Gartner’s Batchu sees basic cut-and-paste programming work being assumed by generative AI models at the very least.
“Those tasks are getting automated,” Batchu said. “The skill levels are shifting to those developers who understand how to tease out the best code from these AIs.”
Marketing potential
While generative AI may be poised to replace some developer tasks, it could also create new opportunities from the growing market that surrounds it. The rise of generative AI raises the potential for change in how business-to-business and business-to-consumer sales and marketing will be conducted.
Personalized marketing has long been the holy grail for advertisers, and generative AI now offers a potent tool for making this happen. A survey of commercial leaders by McKinsey & Co., found that more than half believed generative AI would have significant or very significant impact on lead identification, marketing optimization and personalized outreach.
In addition, the growth of AI-based marketplaces, such as GenesisAI, could create new opportunities for developers as interest in the technology continues to blossom. GenesisAI, which provides an open marketplace for AI applications, claims 2,000 registered users with over 45 AI models deployed.
Supercloud and security
In addition to a growing market around generative AI, there is an opportunity for ChatGPT and other tools to be employed in data-driven areas of platform engineering. A specific example of this can be seen in a rise of the supercloud, an abstraction layer that resides above and across hyperscale infrastructure.

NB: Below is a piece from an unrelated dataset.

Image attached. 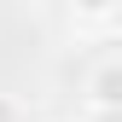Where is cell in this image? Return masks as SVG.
Listing matches in <instances>:
<instances>
[{"label": "cell", "instance_id": "obj_1", "mask_svg": "<svg viewBox=\"0 0 122 122\" xmlns=\"http://www.w3.org/2000/svg\"><path fill=\"white\" fill-rule=\"evenodd\" d=\"M87 111L93 116H122V58H105L87 76Z\"/></svg>", "mask_w": 122, "mask_h": 122}, {"label": "cell", "instance_id": "obj_2", "mask_svg": "<svg viewBox=\"0 0 122 122\" xmlns=\"http://www.w3.org/2000/svg\"><path fill=\"white\" fill-rule=\"evenodd\" d=\"M111 23V0H87V6H70V29H105Z\"/></svg>", "mask_w": 122, "mask_h": 122}, {"label": "cell", "instance_id": "obj_5", "mask_svg": "<svg viewBox=\"0 0 122 122\" xmlns=\"http://www.w3.org/2000/svg\"><path fill=\"white\" fill-rule=\"evenodd\" d=\"M58 122H76V116H58Z\"/></svg>", "mask_w": 122, "mask_h": 122}, {"label": "cell", "instance_id": "obj_3", "mask_svg": "<svg viewBox=\"0 0 122 122\" xmlns=\"http://www.w3.org/2000/svg\"><path fill=\"white\" fill-rule=\"evenodd\" d=\"M0 122H23V105L12 99V93H0Z\"/></svg>", "mask_w": 122, "mask_h": 122}, {"label": "cell", "instance_id": "obj_4", "mask_svg": "<svg viewBox=\"0 0 122 122\" xmlns=\"http://www.w3.org/2000/svg\"><path fill=\"white\" fill-rule=\"evenodd\" d=\"M105 29H111V35H122V6H111V23H105Z\"/></svg>", "mask_w": 122, "mask_h": 122}]
</instances>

As companies such as Snowflake, Databricks and MongoDB continue to build major businesses on top of cloud platforms, this emerging infrastructure will require new thinking about cybersecurity. Generative AI will play an important role in this, and researchers at Tenable Inc. have been testing the application of large language model tools to improve cloud security and protect against potential threats.
Tenable’s work includes the development of EscalateGPT, a Python tool designed to identify privilege escalation opportunities in AWS cloud environments. The tool can retrieve identity and access management policies and prompt for weaknesses that could be exploited for privilege escalation by a malicious actor.
Tenable’s security researchers have also developed a translation script for Ghidra, a reverse engineering tool released into the public domain by the National Security Agency in 2019, along with a code debugger that answers questions about runtime state or assembly programs and an intercept tool for analysis of HTTP requests and responses.
Creative uses of ChatGPT by security researchers at Tenable points toward the flip side of this equation. The AI tool, which has been downloaded by over 100 million users in record time, is also in the hands of cybercriminals. As noted by security researchers at the RSA Conference in San Francisco this spring, while there have been no signs that generative AI is being widely used in attack vectors, malicious actors have been leveraging AI tools for years.
Despite this ominous reality, there remains a note of optimism within the security community that generative AI will ultimately enhance network protection. Being able to ask questions of or prompt ChatGPT to deliver the right results could ultimately have enormous value. During the RSA gathering, Brian Spanswick, chief information security officer and head of IT at Cohesity Inc., spoke at an event hosted by Tenable and expressed a belief that generative AI will make a positive impact on the tech industry.
“It’s going to do so much more good than harm,” Spanswick said. “The trick is getting the question right.”